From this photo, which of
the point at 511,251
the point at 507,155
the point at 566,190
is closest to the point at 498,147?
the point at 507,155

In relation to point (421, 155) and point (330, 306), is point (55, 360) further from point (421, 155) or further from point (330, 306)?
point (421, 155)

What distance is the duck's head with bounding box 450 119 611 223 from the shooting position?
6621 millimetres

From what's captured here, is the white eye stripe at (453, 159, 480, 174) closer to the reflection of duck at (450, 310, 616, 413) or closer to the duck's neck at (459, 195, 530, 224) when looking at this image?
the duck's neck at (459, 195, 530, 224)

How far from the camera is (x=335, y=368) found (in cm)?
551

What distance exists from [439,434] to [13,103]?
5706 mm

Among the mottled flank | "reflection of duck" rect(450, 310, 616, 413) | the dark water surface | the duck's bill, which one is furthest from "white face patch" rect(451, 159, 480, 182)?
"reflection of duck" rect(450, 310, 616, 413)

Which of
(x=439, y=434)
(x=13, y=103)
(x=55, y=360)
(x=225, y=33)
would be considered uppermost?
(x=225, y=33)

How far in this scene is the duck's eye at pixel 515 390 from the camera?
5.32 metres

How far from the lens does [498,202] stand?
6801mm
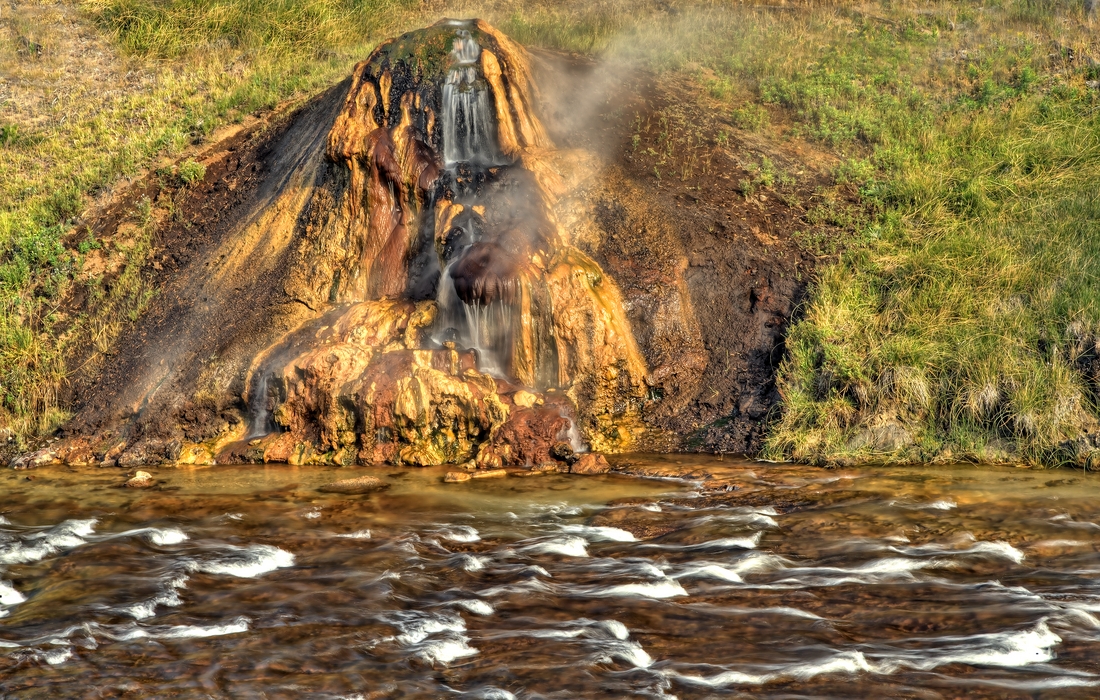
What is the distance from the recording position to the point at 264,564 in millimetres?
6707

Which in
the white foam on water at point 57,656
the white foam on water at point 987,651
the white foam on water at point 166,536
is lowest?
the white foam on water at point 57,656

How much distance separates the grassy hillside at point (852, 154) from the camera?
8.98 metres

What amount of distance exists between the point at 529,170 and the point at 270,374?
3495mm

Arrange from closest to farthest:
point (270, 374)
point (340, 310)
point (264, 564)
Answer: point (264, 564) < point (270, 374) < point (340, 310)

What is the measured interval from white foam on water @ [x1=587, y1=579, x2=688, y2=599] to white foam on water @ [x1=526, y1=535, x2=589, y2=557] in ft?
2.07

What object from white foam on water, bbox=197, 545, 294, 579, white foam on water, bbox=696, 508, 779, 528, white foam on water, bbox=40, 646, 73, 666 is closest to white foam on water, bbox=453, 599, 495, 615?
white foam on water, bbox=197, 545, 294, 579

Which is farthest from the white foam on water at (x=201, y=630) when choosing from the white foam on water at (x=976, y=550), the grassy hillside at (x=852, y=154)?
the grassy hillside at (x=852, y=154)

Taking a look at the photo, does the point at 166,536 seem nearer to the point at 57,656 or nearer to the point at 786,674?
the point at 57,656

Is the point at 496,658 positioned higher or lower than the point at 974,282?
lower

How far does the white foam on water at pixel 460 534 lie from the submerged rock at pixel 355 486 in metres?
1.25

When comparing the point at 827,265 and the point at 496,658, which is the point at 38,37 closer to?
the point at 827,265

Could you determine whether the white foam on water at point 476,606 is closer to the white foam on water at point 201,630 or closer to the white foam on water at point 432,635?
the white foam on water at point 432,635

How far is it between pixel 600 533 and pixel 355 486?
7.62 ft

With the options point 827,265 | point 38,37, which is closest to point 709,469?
point 827,265
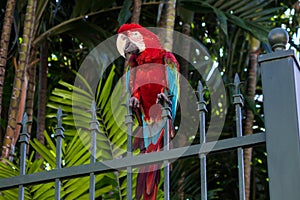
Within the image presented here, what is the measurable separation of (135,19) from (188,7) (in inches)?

******

Please output every line of the records above as a JSON list of strings, one string per line, with blank lines and the pictures left out.

[
  "From this photo, which of",
  "the point at 511,251",
  "the point at 507,155",
  "the point at 566,190",
  "is closest to the point at 498,147?",
  "the point at 507,155",
  "In relation to point (421, 155) and point (330, 306), is point (55, 360) further from point (421, 155) or further from point (330, 306)?",
  "point (421, 155)",
  "What distance is the duck's head with bounding box 450 119 611 223 from the shooting position?",
  "6621 millimetres",
  "From what's captured here, is the white eye stripe at (453, 159, 480, 174) closer to the reflection of duck at (450, 310, 616, 413) or closer to the duck's neck at (459, 195, 530, 224) when looking at this image?",
  "the duck's neck at (459, 195, 530, 224)",
  "How far from the camera is (x=335, y=368) found (in cm)?",
  "551",
  "What distance exists from [439,434] to [13,103]?",
  "5706 mm",
  "Among the mottled flank | \"reflection of duck\" rect(450, 310, 616, 413) | the dark water surface | the duck's bill, which one is furthest from \"white face patch\" rect(451, 159, 480, 182)?",
  "\"reflection of duck\" rect(450, 310, 616, 413)",
  "Which of",
  "(x=439, y=434)",
  "(x=13, y=103)",
  "(x=55, y=360)",
  "(x=225, y=33)",
  "would be considered uppermost?",
  "(x=225, y=33)",
  "How far in this scene is the duck's eye at pixel 515 390 from the camera?",
  "5.32 metres",
  "How far from the lens does [498,202] stand?",
  "6801mm",
  "What is the distance from the recording position to the point at 264,564 in millimetres?",
  "6707",
  "Which in",
  "the white foam on water at point 57,656",
  "the white foam on water at point 987,651",
  "the white foam on water at point 166,536",
  "is lowest?",
  "the white foam on water at point 57,656",
  "How much distance separates the grassy hillside at point (852, 154) from the camera?",
  "8.98 metres",
  "What amount of distance exists between the point at 529,170 and the point at 270,374?",
  "3495mm",
  "Arrange from closest to farthest:",
  "point (270, 374)",
  "point (340, 310)",
  "point (264, 564)",
  "Answer: point (264, 564) < point (270, 374) < point (340, 310)",
  "What is the measured interval from white foam on water @ [x1=587, y1=579, x2=688, y2=599] to white foam on water @ [x1=526, y1=535, x2=589, y2=557] in ft?",
  "2.07",
  "What object from white foam on water, bbox=197, 545, 294, 579, white foam on water, bbox=696, 508, 779, 528, white foam on water, bbox=40, 646, 73, 666 is closest to white foam on water, bbox=453, 599, 495, 615?",
  "white foam on water, bbox=197, 545, 294, 579",
  "Which is farthest from the white foam on water at (x=201, y=630) when choosing from the white foam on water at (x=976, y=550), the grassy hillside at (x=852, y=154)?",
  "the grassy hillside at (x=852, y=154)",
  "Taking a look at the photo, does the point at 166,536 seem nearer to the point at 57,656 or nearer to the point at 786,674?",
  "the point at 57,656",
  "Is the point at 496,658 positioned higher or lower than the point at 974,282?",
  "lower",
  "How far does the white foam on water at pixel 460 534 lie from the submerged rock at pixel 355 486 in metres?",
  "1.25",
  "When comparing the point at 827,265 and the point at 496,658, which is the point at 38,37 closer to?",
  "the point at 827,265",
  "Could you determine whether the white foam on water at point 476,606 is closer to the white foam on water at point 201,630 or closer to the white foam on water at point 432,635?",
  "the white foam on water at point 432,635",
  "How far is it between pixel 600 533 and pixel 355 486?",
  "7.62 ft",
  "With the options point 827,265 | point 38,37, which is closest to point 709,469?",
  "point 827,265",
  "Within the image presented here, what is the measurable separation of (135,19) from (188,7) (in inches)?"
]